Reviews

Bonrud

Label: Frontiers Records (2004)

Wenn vergleichsweise unbekannte Musiker sich nicht nur an nahezu alle verfügbaren Instrumente heranmachen und zu guter letzt auch noch die Produktion an sich reißen, dann gehört nach meinen Erfahrungen schon ein Hauch von Mut dazu, sich das Produkt anzuhören. In diesem Fall bleibt es allerdings vom Sound her im erträglichen Maße. Allerdings strahlen die Songs die gleiche Vordringlichkeit aus, wie ein Schrebergärtner beim wöchentlichen Einkauf bei Aldi. Die Hooklines zünden nicht wirklich und das Riffing kommt so lahmarschig rüber, dass man sich fragt, in welchem Takt Herr Bonrud denn eigentlich eingeschlafen sei. Auch die Soli bewegen sich in unglaublich langsamem Tempo. Versteht mich nicht falsch, Tempo ist nicht alles, schließlich bin ich glühender Verehrer von Gitarristen wie Paul Kossoff (Free), Mick Ralphs (Bad Company, Mott The Hoople), Mick Ronson (David Bowie, Ian Hunter) und Peter Green (Fleetwood Mac). Nur: Feeling und Lahmarschigkeit sollte man nicht verwechseln (das gilt hier genauso wie beim Sex!). Das, was mir die Platte noch ein wenig erträglich macht ist die Stimme von Dave Hendricks, der in seinen besseren Momenten tatsächlich wie Lou Gramms (Foreigner) kleiner Bruder klingt.
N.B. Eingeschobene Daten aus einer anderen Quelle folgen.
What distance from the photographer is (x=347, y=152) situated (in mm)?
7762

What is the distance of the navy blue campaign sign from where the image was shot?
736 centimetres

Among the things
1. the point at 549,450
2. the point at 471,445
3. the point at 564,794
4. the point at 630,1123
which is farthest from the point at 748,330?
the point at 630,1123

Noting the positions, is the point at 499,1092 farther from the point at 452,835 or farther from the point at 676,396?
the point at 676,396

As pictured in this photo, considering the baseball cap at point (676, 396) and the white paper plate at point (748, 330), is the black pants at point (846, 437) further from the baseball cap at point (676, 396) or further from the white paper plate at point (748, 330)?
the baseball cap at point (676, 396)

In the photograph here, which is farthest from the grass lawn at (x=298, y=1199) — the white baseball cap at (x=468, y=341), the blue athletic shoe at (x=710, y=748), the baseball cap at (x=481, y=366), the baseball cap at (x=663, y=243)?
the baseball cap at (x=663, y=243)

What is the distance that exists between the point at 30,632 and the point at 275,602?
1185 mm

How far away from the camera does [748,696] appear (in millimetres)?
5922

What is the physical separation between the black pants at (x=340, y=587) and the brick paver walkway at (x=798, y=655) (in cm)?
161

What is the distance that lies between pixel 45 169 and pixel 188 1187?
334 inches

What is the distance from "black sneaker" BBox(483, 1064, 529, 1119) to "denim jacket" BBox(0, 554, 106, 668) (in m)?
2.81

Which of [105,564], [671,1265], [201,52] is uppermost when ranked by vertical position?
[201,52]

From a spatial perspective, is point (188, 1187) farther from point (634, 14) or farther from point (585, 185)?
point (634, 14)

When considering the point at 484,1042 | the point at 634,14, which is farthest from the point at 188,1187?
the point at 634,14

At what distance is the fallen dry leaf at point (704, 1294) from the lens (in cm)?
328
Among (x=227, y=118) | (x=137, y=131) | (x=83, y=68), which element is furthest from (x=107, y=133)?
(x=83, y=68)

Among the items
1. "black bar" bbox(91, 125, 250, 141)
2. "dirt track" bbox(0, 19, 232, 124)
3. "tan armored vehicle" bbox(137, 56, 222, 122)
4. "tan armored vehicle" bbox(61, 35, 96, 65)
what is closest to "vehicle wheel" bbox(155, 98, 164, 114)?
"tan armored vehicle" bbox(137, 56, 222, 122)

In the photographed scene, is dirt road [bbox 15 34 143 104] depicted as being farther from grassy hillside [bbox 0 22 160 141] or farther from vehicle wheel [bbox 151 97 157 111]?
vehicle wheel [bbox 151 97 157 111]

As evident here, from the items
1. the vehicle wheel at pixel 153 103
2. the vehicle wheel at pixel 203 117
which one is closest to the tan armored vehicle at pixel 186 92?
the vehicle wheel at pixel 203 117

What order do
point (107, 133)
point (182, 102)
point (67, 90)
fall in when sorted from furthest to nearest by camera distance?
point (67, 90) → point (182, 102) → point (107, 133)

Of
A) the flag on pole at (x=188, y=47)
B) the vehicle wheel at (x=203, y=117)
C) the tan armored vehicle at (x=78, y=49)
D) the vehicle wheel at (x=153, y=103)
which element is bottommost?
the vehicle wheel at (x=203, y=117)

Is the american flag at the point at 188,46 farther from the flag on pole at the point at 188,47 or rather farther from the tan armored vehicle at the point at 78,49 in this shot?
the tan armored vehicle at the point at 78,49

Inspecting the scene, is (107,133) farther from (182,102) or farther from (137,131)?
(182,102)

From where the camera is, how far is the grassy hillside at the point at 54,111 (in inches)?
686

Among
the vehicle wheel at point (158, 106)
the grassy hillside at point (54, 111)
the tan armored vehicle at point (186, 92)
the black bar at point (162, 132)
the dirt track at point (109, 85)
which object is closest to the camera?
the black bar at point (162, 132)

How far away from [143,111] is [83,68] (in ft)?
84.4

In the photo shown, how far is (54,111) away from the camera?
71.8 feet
Sicher, es sind schon deutlich schlechtere Platten durch meinen CD-Player gewandert, aber an die selbst gesetzten Vergleichspunkte wie Foreigner und Journey kommt dieser Silberling genauso wenig heran, wie mein Hund, wenn er versuchen würde, den Mond anzupinkeln, dafür sind Songs und Produktion viel zu belanglos.